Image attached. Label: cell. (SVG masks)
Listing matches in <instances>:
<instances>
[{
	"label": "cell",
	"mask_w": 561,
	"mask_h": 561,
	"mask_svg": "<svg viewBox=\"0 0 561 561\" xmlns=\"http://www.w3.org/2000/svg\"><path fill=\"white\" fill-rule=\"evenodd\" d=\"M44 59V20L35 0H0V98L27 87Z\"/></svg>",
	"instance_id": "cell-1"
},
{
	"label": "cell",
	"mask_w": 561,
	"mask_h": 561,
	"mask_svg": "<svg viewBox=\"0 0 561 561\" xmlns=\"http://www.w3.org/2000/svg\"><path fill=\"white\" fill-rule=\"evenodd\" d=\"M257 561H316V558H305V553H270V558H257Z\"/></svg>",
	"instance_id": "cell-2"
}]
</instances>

EXERCISE DETAILS » Copy every item above line for line, with no changes.

RESPONSE TO THE EXERCISE »
Image attached. Label: cell. (SVG masks)
Listing matches in <instances>:
<instances>
[{
	"label": "cell",
	"mask_w": 561,
	"mask_h": 561,
	"mask_svg": "<svg viewBox=\"0 0 561 561\" xmlns=\"http://www.w3.org/2000/svg\"><path fill=\"white\" fill-rule=\"evenodd\" d=\"M44 59V20L35 0H0V98L27 87Z\"/></svg>",
	"instance_id": "cell-1"
},
{
	"label": "cell",
	"mask_w": 561,
	"mask_h": 561,
	"mask_svg": "<svg viewBox=\"0 0 561 561\" xmlns=\"http://www.w3.org/2000/svg\"><path fill=\"white\" fill-rule=\"evenodd\" d=\"M257 561H316V558H305V553H270V558H257Z\"/></svg>",
	"instance_id": "cell-2"
}]
</instances>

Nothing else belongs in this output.